** Work required **
Copy out all of the material exactly as presented.
• • •
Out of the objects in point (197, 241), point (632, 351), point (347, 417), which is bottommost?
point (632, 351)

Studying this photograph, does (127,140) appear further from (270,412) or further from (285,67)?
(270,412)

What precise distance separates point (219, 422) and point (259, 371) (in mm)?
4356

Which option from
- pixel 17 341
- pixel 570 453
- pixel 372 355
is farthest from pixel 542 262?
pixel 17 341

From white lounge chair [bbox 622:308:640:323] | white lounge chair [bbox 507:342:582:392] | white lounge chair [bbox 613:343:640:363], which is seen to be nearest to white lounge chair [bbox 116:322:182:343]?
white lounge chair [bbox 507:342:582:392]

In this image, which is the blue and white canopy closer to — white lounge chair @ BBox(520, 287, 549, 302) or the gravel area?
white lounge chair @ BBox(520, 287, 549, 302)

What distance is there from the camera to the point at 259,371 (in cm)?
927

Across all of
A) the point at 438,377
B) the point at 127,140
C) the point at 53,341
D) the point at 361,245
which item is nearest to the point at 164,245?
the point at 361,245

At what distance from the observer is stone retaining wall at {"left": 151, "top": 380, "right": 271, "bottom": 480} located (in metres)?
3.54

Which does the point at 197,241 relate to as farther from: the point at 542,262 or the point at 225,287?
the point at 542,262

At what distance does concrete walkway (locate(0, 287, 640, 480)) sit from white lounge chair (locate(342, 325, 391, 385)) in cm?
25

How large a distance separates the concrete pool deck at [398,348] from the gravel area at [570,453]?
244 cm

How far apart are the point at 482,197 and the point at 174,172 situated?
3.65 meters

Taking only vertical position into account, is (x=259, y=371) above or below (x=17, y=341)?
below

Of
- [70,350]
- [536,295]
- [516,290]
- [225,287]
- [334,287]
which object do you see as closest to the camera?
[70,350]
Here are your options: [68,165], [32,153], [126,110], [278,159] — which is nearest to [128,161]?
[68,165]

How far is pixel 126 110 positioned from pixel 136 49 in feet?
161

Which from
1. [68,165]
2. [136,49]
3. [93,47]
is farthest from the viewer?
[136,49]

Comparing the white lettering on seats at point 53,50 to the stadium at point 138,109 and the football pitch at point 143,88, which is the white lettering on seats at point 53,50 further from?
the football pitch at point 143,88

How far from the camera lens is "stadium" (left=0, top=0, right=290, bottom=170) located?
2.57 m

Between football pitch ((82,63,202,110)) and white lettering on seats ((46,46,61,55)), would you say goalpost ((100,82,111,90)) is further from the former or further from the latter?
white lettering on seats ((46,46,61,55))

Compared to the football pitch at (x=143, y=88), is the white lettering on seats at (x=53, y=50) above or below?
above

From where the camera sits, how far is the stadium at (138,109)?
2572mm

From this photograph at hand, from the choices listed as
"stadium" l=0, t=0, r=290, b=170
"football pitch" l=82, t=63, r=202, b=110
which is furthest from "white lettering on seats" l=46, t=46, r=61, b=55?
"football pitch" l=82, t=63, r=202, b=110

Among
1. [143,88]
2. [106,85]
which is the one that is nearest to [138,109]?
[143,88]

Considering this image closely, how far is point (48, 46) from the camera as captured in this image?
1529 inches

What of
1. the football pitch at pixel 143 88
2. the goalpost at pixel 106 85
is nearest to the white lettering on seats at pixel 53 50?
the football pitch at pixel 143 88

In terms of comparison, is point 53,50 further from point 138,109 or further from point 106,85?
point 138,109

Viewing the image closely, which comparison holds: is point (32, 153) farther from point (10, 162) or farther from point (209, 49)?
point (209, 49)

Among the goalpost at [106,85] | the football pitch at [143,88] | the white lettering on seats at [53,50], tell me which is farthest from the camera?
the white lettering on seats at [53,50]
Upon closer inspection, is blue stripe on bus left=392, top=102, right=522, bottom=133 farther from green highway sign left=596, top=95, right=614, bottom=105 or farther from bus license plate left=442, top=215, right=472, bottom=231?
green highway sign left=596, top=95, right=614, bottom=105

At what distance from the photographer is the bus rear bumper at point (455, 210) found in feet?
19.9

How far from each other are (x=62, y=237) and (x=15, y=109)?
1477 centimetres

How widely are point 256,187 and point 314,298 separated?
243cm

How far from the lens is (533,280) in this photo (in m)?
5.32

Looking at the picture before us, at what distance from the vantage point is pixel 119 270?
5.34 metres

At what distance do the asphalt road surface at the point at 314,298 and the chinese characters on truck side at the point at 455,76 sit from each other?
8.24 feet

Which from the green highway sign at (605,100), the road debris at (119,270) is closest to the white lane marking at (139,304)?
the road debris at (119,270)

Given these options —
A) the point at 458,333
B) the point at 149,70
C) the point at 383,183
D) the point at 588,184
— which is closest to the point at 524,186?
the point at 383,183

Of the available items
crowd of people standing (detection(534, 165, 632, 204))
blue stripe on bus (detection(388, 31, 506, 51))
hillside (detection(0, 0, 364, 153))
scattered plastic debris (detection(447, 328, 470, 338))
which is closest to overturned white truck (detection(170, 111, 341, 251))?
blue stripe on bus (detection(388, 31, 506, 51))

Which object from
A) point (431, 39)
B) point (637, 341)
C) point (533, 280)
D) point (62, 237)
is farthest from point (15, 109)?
• • •
** Result for this task **
Out of the objects in point (197, 241), point (632, 351), point (347, 417), which is bottommost?
point (632, 351)

Studying this photograph, does (127,140) appear further from (270,412) or further from (285,67)?
(270,412)

What precise distance separates point (219, 422) and point (259, 371) (in mm)?
4356

Which option from
- pixel 17 341
- pixel 570 453
- pixel 372 355
is farthest from pixel 542 262?
pixel 17 341

From white lounge chair [bbox 622:308:640:323] | white lounge chair [bbox 507:342:582:392] | white lounge chair [bbox 613:343:640:363], which is seen to be nearest to white lounge chair [bbox 116:322:182:343]?
white lounge chair [bbox 507:342:582:392]

In this image, which is the blue and white canopy closer to — white lounge chair @ BBox(520, 287, 549, 302) or the gravel area?
white lounge chair @ BBox(520, 287, 549, 302)

What distance is there from the camera to the point at 259,371 (in cm)?
927

Across all of
A) the point at 438,377
B) the point at 127,140
C) the point at 53,341
D) the point at 361,245
which item is nearest to the point at 164,245?
the point at 361,245

At what distance from the observer is stone retaining wall at {"left": 151, "top": 380, "right": 271, "bottom": 480} located (in metres)?
3.54

Which does the point at 197,241 relate to as farther from: the point at 542,262 or the point at 225,287?
the point at 542,262

At what distance does concrete walkway (locate(0, 287, 640, 480)) sit from white lounge chair (locate(342, 325, 391, 385)) in cm?
25

How large a distance separates the concrete pool deck at [398,348] from the gravel area at [570,453]?
244 cm

How far apart are the point at 482,197 and the point at 174,172 situated?
3.65 meters

Taking only vertical position into account, is (x=259, y=371) above or below (x=17, y=341)?
below

Of
- [70,350]
- [536,295]
- [516,290]
- [225,287]
- [334,287]
which object do you see as closest to the camera?
[70,350]
Here are your options: [68,165], [32,153], [126,110], [278,159] — which is nearest to [128,161]?
[68,165]

How far is pixel 126 110 positioned from pixel 136 49 in feet?
161

Which from
1. [68,165]
2. [136,49]
3. [93,47]
is farthest from the viewer?
[136,49]

Comparing the white lettering on seats at point 53,50 to the stadium at point 138,109 and the football pitch at point 143,88, which is the white lettering on seats at point 53,50 further from?
the football pitch at point 143,88

How far from the camera lens is "stadium" (left=0, top=0, right=290, bottom=170) located?
2.57 m

Between football pitch ((82,63,202,110)) and white lettering on seats ((46,46,61,55)), would you say goalpost ((100,82,111,90)) is further from the former or further from the latter?
white lettering on seats ((46,46,61,55))

Compared to the football pitch at (x=143, y=88), is the white lettering on seats at (x=53, y=50) above or below?
above

From where the camera sits, how far is the stadium at (138,109)?
2572mm

From this photograph at hand, from the choices listed as
"stadium" l=0, t=0, r=290, b=170
"football pitch" l=82, t=63, r=202, b=110
which is furthest from "white lettering on seats" l=46, t=46, r=61, b=55?
"football pitch" l=82, t=63, r=202, b=110

Among
1. [143,88]
2. [106,85]
which is the one that is nearest to [138,109]?
[143,88]

Considering this image closely, how far is point (48, 46) from the camera as captured in this image?
1529 inches

What of
1. the football pitch at pixel 143 88
2. the goalpost at pixel 106 85
is nearest to the white lettering on seats at pixel 53 50?
the football pitch at pixel 143 88

In terms of comparison, is point 53,50 further from point 138,109 or further from point 106,85?
point 138,109

Viewing the image closely, which comparison holds: is point (32, 153) farther from point (10, 162) or farther from point (209, 49)?
point (209, 49)

Among the goalpost at [106,85] | the football pitch at [143,88] | the white lettering on seats at [53,50], tell me which is farthest from the camera?
the white lettering on seats at [53,50]
Upon closer inspection, is blue stripe on bus left=392, top=102, right=522, bottom=133 farther from green highway sign left=596, top=95, right=614, bottom=105 or farther from bus license plate left=442, top=215, right=472, bottom=231?
green highway sign left=596, top=95, right=614, bottom=105

At what distance from the photographer is the bus rear bumper at point (455, 210) found in feet?
19.9

How far from each other are (x=62, y=237) and (x=15, y=109)?
1477 centimetres

How widely are point 256,187 and point 314,298 separated?
243cm

How far from the lens is (533,280) in this photo (in m)?
5.32

Looking at the picture before us, at what distance from the vantage point is pixel 119 270?
5.34 metres

At what distance do the asphalt road surface at the point at 314,298 and the chinese characters on truck side at the point at 455,76 sit from each other?
8.24 feet

Which from the green highway sign at (605,100), the road debris at (119,270) is closest to the white lane marking at (139,304)?
the road debris at (119,270)

Given these options —
A) the point at 458,333
B) the point at 149,70
C) the point at 383,183
D) the point at 588,184
— which is closest to the point at 524,186?
the point at 383,183

Of the available items
crowd of people standing (detection(534, 165, 632, 204))
blue stripe on bus (detection(388, 31, 506, 51))
hillside (detection(0, 0, 364, 153))
scattered plastic debris (detection(447, 328, 470, 338))
which is closest to overturned white truck (detection(170, 111, 341, 251))?
blue stripe on bus (detection(388, 31, 506, 51))

Which object from
A) point (431, 39)
B) point (637, 341)
C) point (533, 280)
D) point (62, 237)
is farthest from point (15, 109)?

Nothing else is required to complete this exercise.